Pour autant les deux se retrouvent justement dans une même valorisation du poids de leurs histoires et dans le refus de la table rase. L’œuvre d’Edmund Burke, sa dénonciation de la Révolution française dès ses débuts, a ici figure de symbole.
Pensez-vous que la renaissance du conservatisme en France soit purement culturelle ou entrevoyez-vous des débouchés politiques ?
Nous revenons à votre première question. Soyons clairs : le conservatisme propose une définition de la Cité, un art des rapports sociaux, comment pourrait-il rester sur la seule sphère culturelle, sans que soient envisagés ses débouchés politiques ? Le temps n’est plus où certains conservateurs pouvaient espérer se sauver seuls en restant dans leur tour d’ivoire. Et quel piètre salut d’ailleurs que de contempler les ravages de l’incendie !
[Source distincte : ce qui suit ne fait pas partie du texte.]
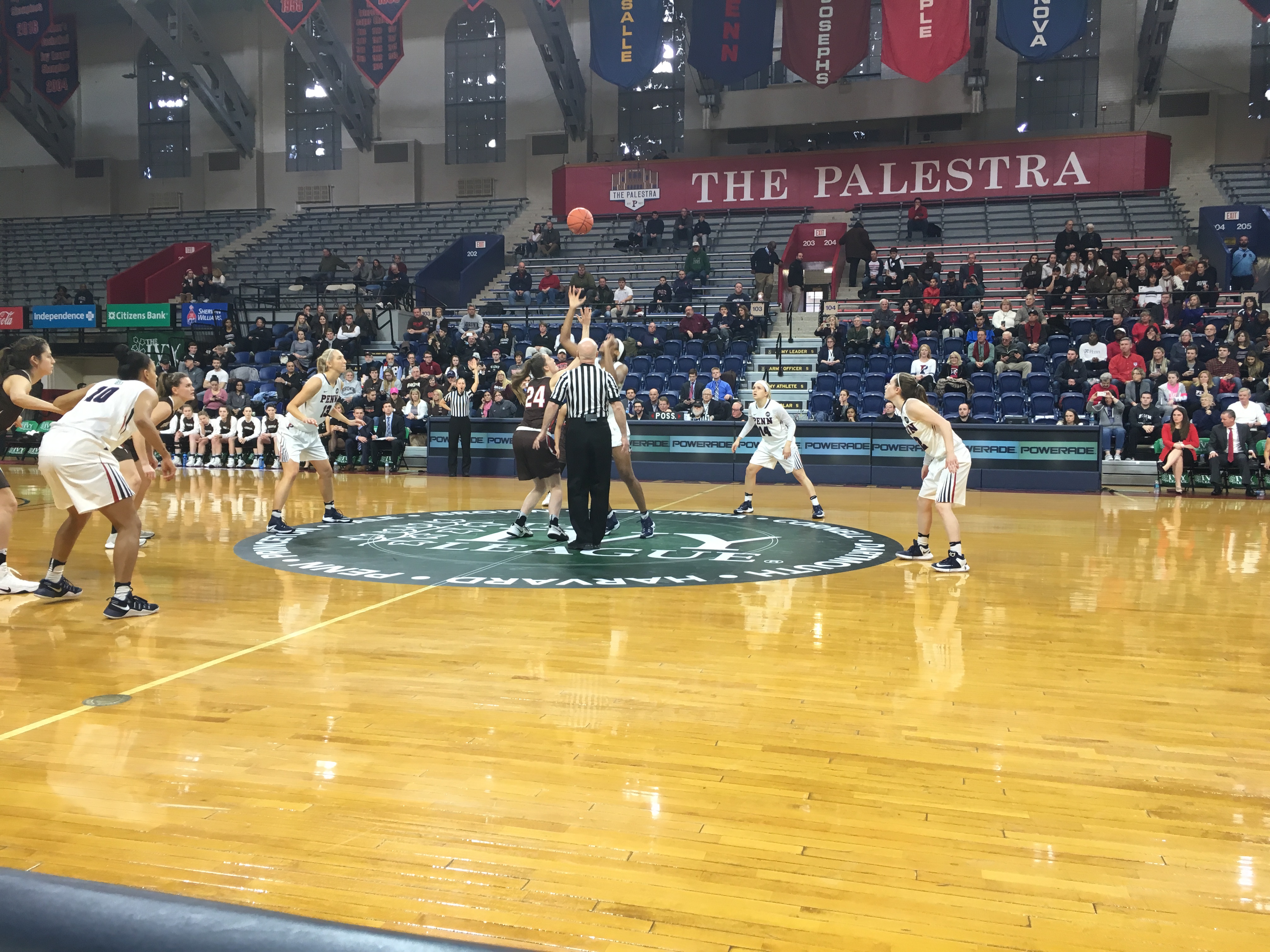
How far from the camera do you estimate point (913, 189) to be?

Certes, nous pouvons dire nous aussi, comme Jeanne du Barry : « encore un instant monsieur le bourreau », nous réfugier dans notre bien-être personnel – ce que Benjamin Constant reprochait déjà à la fameuse liberté des Modernes – et nous dire que le déluge viendra toujours après nous. Nous pouvons donc cultiver, dans un agréable entre soi avec quelques amis choisis, dans cette ambiance de club anglais dont Jean-Yves de Cara décrit les subtilités dans leDictionnaire, les valeurs du conservatisme en feuilletant quelques ouvrages aux reliures choisies et en buvant des liqueurs rares.
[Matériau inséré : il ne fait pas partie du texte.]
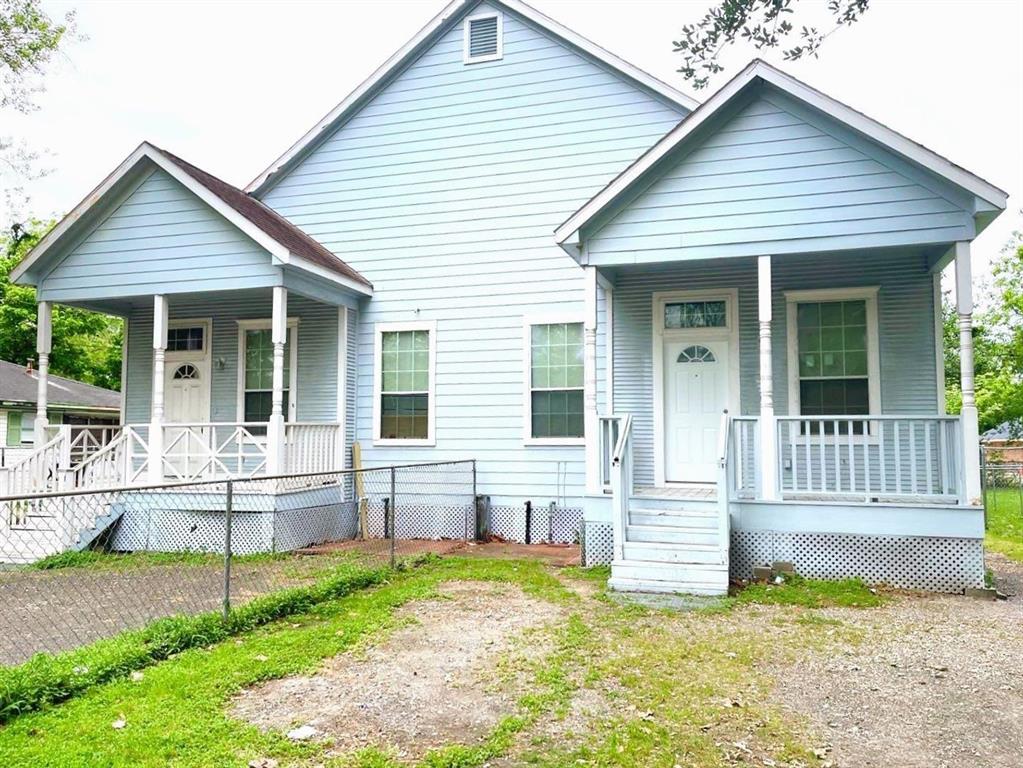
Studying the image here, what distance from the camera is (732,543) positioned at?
7.67m

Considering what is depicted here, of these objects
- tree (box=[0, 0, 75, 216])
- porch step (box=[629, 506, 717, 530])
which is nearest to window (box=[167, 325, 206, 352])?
tree (box=[0, 0, 75, 216])

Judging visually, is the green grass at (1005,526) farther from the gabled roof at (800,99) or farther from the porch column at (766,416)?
the gabled roof at (800,99)

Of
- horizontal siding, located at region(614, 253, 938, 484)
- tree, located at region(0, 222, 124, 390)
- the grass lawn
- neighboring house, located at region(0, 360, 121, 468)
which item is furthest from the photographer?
tree, located at region(0, 222, 124, 390)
Mais il faut se faire une raison : les temps qui viennent seront durs. Ce qui a fait notre monde, cet ensemble d’institutions mais aussi de valeurs qui nous ont permis de devenir ce que nous sommes, grâce à ce legs de nos pères que nous avons su adapter sans le renier, est aujourd’hui menacé de disparition pure et simple, détruit méthodiquement par ce que l’on peut nommer un « système », mêlant politique, médias et finance, un pouvoir qui n’a jamais eu à sa disposition d’aussi efficaces techniques pour s’imposer, de la manipulation du génome aux procédés de surveillance et de contrôle.
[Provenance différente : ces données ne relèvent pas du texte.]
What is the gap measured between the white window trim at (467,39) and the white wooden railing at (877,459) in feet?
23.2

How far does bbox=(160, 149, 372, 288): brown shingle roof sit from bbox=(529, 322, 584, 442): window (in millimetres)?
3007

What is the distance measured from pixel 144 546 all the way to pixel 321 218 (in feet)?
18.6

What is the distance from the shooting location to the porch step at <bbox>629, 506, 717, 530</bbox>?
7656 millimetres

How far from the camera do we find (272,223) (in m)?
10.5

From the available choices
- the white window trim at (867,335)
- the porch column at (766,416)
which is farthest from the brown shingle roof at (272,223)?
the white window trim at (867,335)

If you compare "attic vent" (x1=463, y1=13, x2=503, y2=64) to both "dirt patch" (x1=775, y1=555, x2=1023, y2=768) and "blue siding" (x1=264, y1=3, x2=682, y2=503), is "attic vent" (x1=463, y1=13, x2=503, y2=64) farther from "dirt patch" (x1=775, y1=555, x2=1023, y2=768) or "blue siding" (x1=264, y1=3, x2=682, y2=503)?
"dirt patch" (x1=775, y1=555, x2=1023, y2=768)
La politique est la chose de la polis, de la Cité. Pour reprendre une formule connue : « si tu ne t’occupes pas de politique, la politique, elle, s’occupera de toi ». Il faut donc s’y pencher. Or que constatons-nous ? Que Gaël Bustier a pu, sans doute à fort juste titre, qualifier la Manif pour tous de « Mai 68 conservateur ». Que nombre de jeunes pousses des médias n’hésitent pas à s’affirmer comme faisant clairement partie d’une droite conservatrice. Que les préoccupations portant sur des sujets d’une évidente actualité, comme l’écologie ou le transhumanisme, suscitent – notamment par leur rapport à la notion de limites – des réponses conservatrices. Et, sur un plan plus directement politique, que François Fillon a d’abord gagné la primaire, puis ensuite été sauvé in extremis lors de la manifestation du Trocadéro, grâce à un électorat nettement conservateur. Enfin que Laurent Wauquiez vient d’emporter la présidence des Républicains avec un score sans appel sur un programme lui aussi ouvertement conservateur. On peut donc penser que le conservatisme politique existe déjà, même s’il lui faut encore parfois avoir le courage de s’affirmer pour ce qu’il est.